Dead letter office: conspiracy, trauma, and Song of Solomon's posthumous communication

African American Review, Winter, 2003 by Michael Rothberg

Going Postal

Focusing cultural conflict through questions of postal address, Morrison targets the institution central to The Crying of Lot 49. The "Not Doctor Street" passage calls for a short genealogy of the post in Pynchon's and Reed's postmodern novels--a digression that will allow us to reapproach Song's opening. Pynchon's novel, with its elaborately staged postal conspiracies, fantasizes a series of underground communications networks outside the "government monopoly" of the U.S. Post Office (Crying 52). Like Morrison's "word-of-mouth" news and the "Grapevine Telegraph" of Mumbo Jumbo' s Harlem (20), Pynchon's Tristero and W.A.S.T.E. movements receive their impetus from marginal figures and dissident forces. Morrison's "quasiofficial" mailing addresses, like Reed's narrative of "Jes Grew's Communicability" (18), signify on Pynchon's hyperbolic meditation on the power/knowledge nexus of information distribution. But these three alternative communications systems also move in different directions. Lot 49's postal undergrounds are of ultimately indeterminate social location, both because their existence is always hovering just beyond confirmation and because their politics refuse consistent mapping on any known political geography. Throughout the novel, Oedipa seeks to strip away "the breakaway gowns, net bras, jeweled garters and G-strings of historical figuration" that make up the "unique performance" of the conspiratorial mail deliverers, the Tristero (54). But her journey into what one of her paranoid informants sees as "a parable of power" (54) leaves her uncertain where "figuration" leaves off and "power" begins--or even where the two intersect.
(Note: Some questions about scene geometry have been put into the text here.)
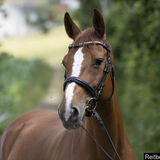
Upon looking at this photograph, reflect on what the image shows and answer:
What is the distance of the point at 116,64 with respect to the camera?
53.2ft

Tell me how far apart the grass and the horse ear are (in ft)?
86.0

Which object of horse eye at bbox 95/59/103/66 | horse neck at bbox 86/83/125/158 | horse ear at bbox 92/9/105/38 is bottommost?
horse neck at bbox 86/83/125/158

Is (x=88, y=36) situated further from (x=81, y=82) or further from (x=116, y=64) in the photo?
(x=116, y=64)

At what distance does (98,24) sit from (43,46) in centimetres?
3180

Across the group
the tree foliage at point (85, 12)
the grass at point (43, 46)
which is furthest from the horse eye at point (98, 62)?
the grass at point (43, 46)

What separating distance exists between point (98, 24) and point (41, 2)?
36.2 meters

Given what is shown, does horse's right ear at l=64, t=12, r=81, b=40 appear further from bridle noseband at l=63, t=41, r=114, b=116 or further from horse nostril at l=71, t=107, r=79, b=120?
horse nostril at l=71, t=107, r=79, b=120

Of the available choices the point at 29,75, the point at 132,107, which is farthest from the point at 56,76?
the point at 132,107

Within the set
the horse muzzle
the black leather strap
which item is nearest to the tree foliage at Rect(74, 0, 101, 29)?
the black leather strap

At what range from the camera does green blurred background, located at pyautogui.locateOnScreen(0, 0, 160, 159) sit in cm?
747

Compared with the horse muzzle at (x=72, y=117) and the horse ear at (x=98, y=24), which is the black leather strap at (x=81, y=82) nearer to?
the horse muzzle at (x=72, y=117)

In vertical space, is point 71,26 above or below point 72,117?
above

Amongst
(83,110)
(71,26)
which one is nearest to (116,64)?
(71,26)

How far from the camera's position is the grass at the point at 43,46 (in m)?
31.1
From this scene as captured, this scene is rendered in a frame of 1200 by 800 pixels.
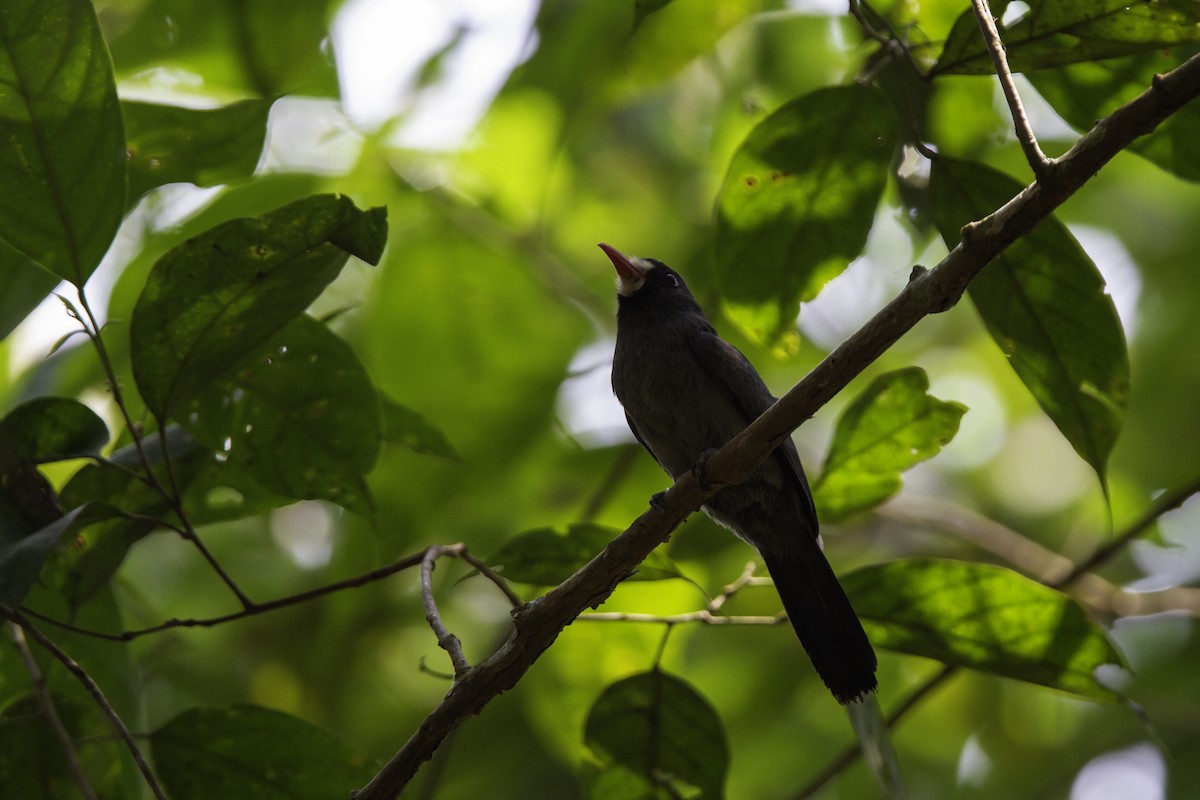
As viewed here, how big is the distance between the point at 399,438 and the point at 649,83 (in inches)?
62.6

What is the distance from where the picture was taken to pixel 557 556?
8.04 feet

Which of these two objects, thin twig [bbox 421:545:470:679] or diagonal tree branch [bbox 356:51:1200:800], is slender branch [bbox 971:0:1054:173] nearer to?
diagonal tree branch [bbox 356:51:1200:800]

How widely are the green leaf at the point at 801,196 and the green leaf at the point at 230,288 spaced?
31.1 inches

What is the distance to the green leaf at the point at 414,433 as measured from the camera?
2.61 meters

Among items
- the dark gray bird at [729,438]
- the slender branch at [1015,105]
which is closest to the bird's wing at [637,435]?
the dark gray bird at [729,438]

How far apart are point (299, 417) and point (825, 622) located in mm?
1541

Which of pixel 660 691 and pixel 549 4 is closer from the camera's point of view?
pixel 660 691

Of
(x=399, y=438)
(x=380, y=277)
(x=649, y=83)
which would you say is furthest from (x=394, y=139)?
(x=399, y=438)

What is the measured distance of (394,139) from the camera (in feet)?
13.5

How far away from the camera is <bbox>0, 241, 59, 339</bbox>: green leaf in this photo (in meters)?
2.43

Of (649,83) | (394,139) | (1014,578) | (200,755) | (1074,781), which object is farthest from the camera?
(1074,781)

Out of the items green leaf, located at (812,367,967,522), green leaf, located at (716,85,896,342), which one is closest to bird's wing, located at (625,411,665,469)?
green leaf, located at (812,367,967,522)

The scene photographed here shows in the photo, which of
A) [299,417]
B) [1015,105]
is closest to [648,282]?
[299,417]

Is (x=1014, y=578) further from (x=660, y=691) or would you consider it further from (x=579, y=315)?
(x=579, y=315)
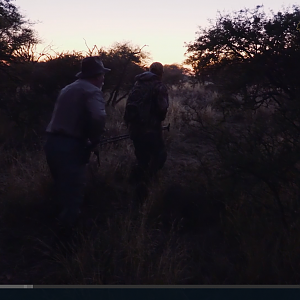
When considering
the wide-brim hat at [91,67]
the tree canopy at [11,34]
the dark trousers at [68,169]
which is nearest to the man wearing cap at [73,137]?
the dark trousers at [68,169]

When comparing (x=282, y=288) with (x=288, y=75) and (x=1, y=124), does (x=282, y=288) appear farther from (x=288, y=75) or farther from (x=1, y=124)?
(x=1, y=124)

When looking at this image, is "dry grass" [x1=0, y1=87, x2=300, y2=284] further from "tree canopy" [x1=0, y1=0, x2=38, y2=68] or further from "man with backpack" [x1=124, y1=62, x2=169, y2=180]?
"tree canopy" [x1=0, y1=0, x2=38, y2=68]

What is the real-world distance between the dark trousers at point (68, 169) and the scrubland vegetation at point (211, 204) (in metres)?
0.36

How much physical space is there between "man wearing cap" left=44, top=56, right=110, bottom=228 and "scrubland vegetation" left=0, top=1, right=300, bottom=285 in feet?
1.56

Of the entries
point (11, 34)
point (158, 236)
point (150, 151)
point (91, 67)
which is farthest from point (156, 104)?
point (11, 34)

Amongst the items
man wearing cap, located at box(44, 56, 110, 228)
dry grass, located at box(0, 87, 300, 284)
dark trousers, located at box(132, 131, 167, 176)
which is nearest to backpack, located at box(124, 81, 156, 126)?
dark trousers, located at box(132, 131, 167, 176)

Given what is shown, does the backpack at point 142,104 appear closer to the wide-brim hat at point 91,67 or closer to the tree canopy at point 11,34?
the wide-brim hat at point 91,67

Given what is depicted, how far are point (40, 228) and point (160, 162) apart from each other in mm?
1869

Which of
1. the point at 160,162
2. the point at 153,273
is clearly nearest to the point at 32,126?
the point at 160,162

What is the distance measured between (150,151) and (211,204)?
3.89 ft

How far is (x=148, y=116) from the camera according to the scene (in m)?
5.72

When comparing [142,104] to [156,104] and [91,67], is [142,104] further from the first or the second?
[91,67]

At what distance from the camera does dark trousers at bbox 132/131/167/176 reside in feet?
19.1

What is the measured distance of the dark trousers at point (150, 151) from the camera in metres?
5.81
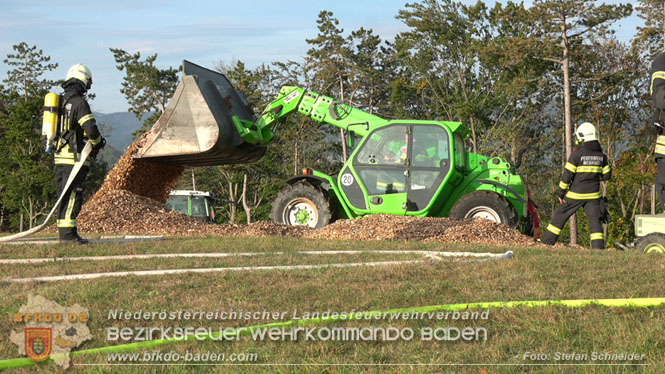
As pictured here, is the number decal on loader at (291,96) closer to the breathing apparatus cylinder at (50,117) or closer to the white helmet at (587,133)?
the breathing apparatus cylinder at (50,117)

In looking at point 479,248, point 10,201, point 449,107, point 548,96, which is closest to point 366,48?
point 449,107

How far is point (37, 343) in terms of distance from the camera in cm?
455

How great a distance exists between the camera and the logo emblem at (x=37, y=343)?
14.3 ft

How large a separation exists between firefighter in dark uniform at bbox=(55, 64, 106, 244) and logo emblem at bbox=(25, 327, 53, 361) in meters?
5.48

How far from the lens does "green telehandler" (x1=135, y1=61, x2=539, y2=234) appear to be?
1330 cm

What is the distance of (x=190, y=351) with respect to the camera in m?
4.41

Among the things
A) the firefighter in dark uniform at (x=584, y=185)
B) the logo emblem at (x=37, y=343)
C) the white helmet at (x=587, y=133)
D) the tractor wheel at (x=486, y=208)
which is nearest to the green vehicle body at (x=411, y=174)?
the tractor wheel at (x=486, y=208)

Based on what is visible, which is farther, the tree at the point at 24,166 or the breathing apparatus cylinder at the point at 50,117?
the tree at the point at 24,166

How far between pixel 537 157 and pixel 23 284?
3785 cm

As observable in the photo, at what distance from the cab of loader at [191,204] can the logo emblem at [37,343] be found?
19.2 meters

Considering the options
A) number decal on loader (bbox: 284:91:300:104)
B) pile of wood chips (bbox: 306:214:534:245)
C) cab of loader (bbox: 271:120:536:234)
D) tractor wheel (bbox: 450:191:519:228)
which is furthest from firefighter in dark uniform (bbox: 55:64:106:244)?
tractor wheel (bbox: 450:191:519:228)

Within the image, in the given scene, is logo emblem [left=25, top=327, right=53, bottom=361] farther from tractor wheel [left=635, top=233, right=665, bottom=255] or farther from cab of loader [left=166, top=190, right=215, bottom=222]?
cab of loader [left=166, top=190, right=215, bottom=222]

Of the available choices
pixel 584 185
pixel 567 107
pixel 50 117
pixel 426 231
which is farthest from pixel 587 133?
pixel 567 107

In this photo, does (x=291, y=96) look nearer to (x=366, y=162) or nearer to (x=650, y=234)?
(x=366, y=162)
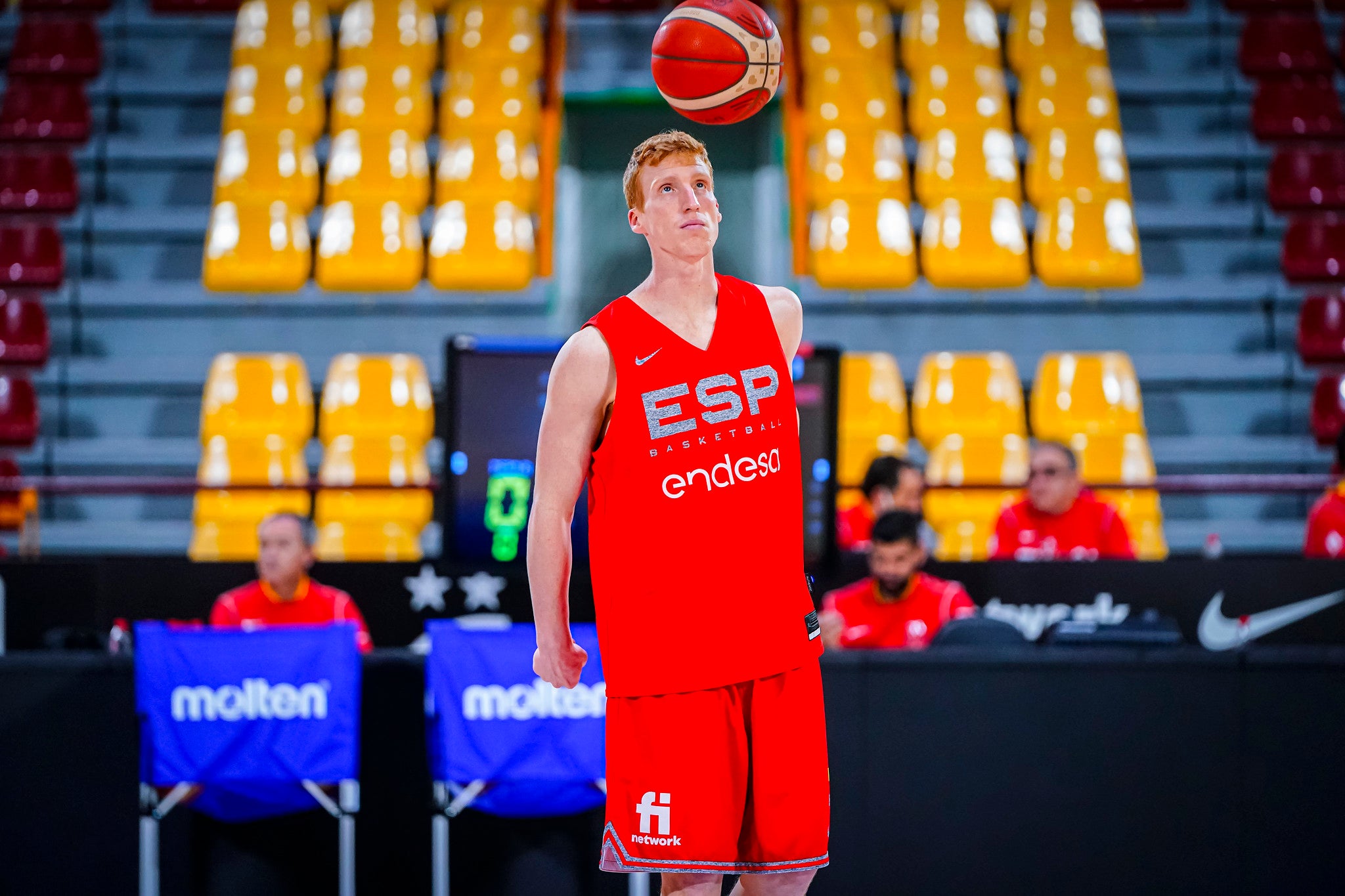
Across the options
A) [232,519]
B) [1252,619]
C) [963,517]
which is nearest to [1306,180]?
[963,517]

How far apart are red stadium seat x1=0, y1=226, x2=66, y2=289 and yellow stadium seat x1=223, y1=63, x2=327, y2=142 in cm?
152

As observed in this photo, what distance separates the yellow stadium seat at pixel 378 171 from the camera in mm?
10703

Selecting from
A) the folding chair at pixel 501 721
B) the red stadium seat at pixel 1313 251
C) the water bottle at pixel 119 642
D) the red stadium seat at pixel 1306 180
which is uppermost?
the red stadium seat at pixel 1306 180

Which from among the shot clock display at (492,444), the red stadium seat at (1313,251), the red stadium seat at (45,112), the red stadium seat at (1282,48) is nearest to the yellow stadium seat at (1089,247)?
the red stadium seat at (1313,251)

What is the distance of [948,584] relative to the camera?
6102 millimetres

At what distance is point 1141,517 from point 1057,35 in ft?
14.3

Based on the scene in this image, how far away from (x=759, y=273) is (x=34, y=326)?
5.27m

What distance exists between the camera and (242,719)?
4.68m

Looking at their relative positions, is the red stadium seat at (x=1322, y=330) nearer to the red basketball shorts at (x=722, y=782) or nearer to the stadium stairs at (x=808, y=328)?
the stadium stairs at (x=808, y=328)

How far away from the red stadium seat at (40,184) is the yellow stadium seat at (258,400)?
2232mm

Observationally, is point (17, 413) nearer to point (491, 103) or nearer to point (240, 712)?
point (491, 103)

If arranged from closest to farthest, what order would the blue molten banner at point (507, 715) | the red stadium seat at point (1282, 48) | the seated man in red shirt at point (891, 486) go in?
the blue molten banner at point (507, 715) < the seated man in red shirt at point (891, 486) < the red stadium seat at point (1282, 48)

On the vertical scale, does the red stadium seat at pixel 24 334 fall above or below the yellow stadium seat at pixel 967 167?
below

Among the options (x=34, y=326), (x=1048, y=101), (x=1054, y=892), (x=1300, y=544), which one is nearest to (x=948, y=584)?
(x=1054, y=892)
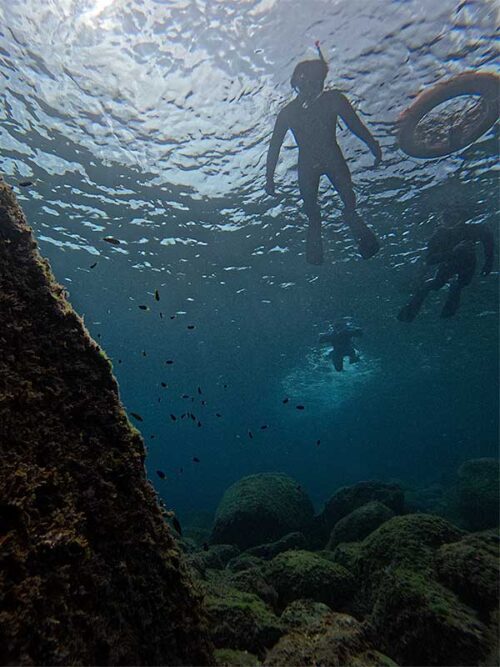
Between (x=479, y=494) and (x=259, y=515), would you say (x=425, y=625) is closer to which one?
(x=259, y=515)

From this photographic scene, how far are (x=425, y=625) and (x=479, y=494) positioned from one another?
11.1 metres

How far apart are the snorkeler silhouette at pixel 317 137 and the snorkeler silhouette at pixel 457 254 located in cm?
420

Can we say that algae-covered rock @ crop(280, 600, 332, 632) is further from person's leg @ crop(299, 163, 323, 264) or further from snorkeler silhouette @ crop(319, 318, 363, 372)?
snorkeler silhouette @ crop(319, 318, 363, 372)

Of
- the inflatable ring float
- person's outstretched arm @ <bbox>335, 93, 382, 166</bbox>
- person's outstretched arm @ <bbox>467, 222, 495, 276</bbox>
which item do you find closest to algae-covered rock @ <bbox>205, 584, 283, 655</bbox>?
person's outstretched arm @ <bbox>335, 93, 382, 166</bbox>

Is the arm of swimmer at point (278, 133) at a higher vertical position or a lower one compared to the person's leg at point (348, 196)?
higher

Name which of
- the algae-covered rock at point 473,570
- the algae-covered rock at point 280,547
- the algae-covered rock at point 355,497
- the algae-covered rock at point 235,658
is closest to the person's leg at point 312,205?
the algae-covered rock at point 355,497

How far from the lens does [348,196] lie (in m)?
10.7

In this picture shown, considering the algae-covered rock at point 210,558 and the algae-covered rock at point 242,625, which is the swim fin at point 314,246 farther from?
the algae-covered rock at point 242,625

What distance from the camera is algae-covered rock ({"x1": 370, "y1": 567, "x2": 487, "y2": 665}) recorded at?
3375 mm

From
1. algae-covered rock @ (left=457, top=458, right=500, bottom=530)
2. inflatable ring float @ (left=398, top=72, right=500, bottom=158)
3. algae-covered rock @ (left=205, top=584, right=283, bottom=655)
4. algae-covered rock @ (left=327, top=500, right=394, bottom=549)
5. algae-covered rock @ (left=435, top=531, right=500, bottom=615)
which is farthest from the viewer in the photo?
algae-covered rock @ (left=457, top=458, right=500, bottom=530)

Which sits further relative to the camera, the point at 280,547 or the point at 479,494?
the point at 479,494

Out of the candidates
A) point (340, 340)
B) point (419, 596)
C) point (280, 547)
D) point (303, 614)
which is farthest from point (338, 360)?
point (303, 614)

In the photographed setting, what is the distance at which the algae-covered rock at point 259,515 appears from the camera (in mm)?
10648

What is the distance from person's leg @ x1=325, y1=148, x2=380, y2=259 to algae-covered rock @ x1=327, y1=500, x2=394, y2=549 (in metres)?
7.12
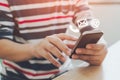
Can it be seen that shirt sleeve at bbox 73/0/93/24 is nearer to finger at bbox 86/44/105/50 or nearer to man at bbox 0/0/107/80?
man at bbox 0/0/107/80

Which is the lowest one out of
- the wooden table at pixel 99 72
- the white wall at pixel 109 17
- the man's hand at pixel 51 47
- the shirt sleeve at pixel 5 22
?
the wooden table at pixel 99 72

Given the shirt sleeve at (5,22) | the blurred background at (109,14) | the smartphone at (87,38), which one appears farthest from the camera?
the blurred background at (109,14)

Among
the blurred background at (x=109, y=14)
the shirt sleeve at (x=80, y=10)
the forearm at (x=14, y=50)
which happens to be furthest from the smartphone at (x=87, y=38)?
the blurred background at (x=109, y=14)

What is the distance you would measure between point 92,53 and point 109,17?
1.12m

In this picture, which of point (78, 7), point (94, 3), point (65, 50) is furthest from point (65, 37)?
point (94, 3)

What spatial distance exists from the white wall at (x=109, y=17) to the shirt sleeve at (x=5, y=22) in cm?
112

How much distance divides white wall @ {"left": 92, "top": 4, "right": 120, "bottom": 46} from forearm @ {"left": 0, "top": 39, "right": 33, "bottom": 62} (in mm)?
1171

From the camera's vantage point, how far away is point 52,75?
3.16ft

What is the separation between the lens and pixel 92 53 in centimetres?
83

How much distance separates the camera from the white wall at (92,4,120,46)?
188cm

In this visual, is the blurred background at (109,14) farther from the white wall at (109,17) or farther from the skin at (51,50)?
the skin at (51,50)

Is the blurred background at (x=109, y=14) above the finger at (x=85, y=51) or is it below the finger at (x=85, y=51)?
above

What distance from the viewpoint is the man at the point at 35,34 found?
818mm

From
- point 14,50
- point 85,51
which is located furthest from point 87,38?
point 14,50
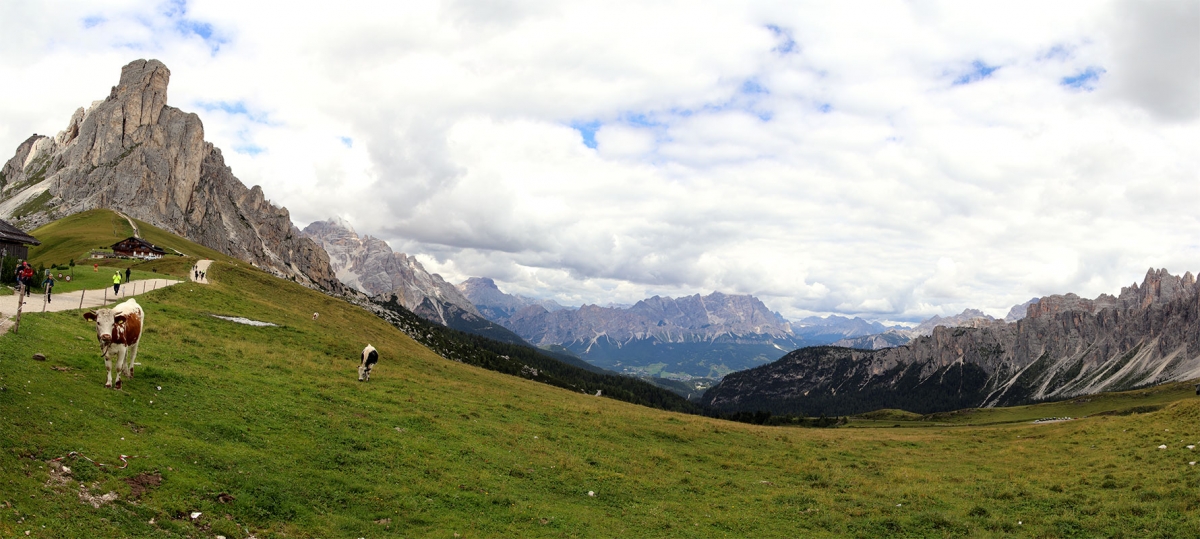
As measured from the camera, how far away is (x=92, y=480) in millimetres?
17859

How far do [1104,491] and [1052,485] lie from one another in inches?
92.8

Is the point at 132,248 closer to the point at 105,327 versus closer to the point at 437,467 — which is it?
the point at 105,327

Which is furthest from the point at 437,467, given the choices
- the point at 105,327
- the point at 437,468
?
the point at 105,327

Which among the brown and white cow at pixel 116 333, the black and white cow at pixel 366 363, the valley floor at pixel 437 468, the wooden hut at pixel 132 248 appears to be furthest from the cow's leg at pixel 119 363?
the wooden hut at pixel 132 248

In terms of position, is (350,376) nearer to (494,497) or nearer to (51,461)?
(494,497)

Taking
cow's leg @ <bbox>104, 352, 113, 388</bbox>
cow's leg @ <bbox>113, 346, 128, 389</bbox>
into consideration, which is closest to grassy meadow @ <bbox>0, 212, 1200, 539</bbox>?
cow's leg @ <bbox>104, 352, 113, 388</bbox>

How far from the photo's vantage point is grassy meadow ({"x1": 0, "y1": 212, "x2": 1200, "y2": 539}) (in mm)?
19172

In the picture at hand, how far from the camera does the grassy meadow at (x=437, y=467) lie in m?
19.2

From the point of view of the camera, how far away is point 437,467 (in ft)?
90.9

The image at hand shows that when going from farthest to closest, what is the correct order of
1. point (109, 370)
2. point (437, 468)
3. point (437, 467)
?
point (437, 467) → point (437, 468) → point (109, 370)

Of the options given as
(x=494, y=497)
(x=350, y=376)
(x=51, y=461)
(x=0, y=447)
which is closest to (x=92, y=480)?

Through their invocation of the vernacular of black culture, Song of Solomon and Mumbo Jumbo would seem to solve the problem of Lot 49's undecidable relations of power and community by locating their countercultures squarely within African American contexts. Yet Mumbo Jumbo, like Pynchon's earlier novel, also uses the post to perform indeterminacy. In Lot 49, actor/director Driblette asks, "Why ... is everybody so interested in texts?" (78). Reed responds by explicitly linking the notion of textuality to the "hieroglyphic sense of concealed meaning, of an intent to communicate" after which Oedipa unsuccessfully quests (Crying 24). In Mumbo Jumbo, the "Text" sought by Jes Grew, Reed's equivalent of the countercultural underground, turns out to be written in hieroglyphics--it is an anthology of Egyptian dance steps choreographed by Osiris and transcribed by Thoth, the god of writing. For Pynchon, the hieroglyph hints at, but ultimately frustrates, hermeneutic operations, leaving the interpreter faced with a social text whose key either has been irretrievably lost or never existed in the first place. In his savvy rewriting, Reed renders that pictographic form multiply significant: The reference to hieroglyphics at once gestures toward Africa, suggests the veve emblems of vodoun, satirically extends Pynchon's use of the muted postal horn, and self-reflexively calls upon Reed's own image-text collage form. Reed seems to avoid the binary logic that immobilizes Oedipa by suggesting that, while meaning may not be transcendent, it may still be available to black artists in the heterogeneous cultural heritage they inherit and transform.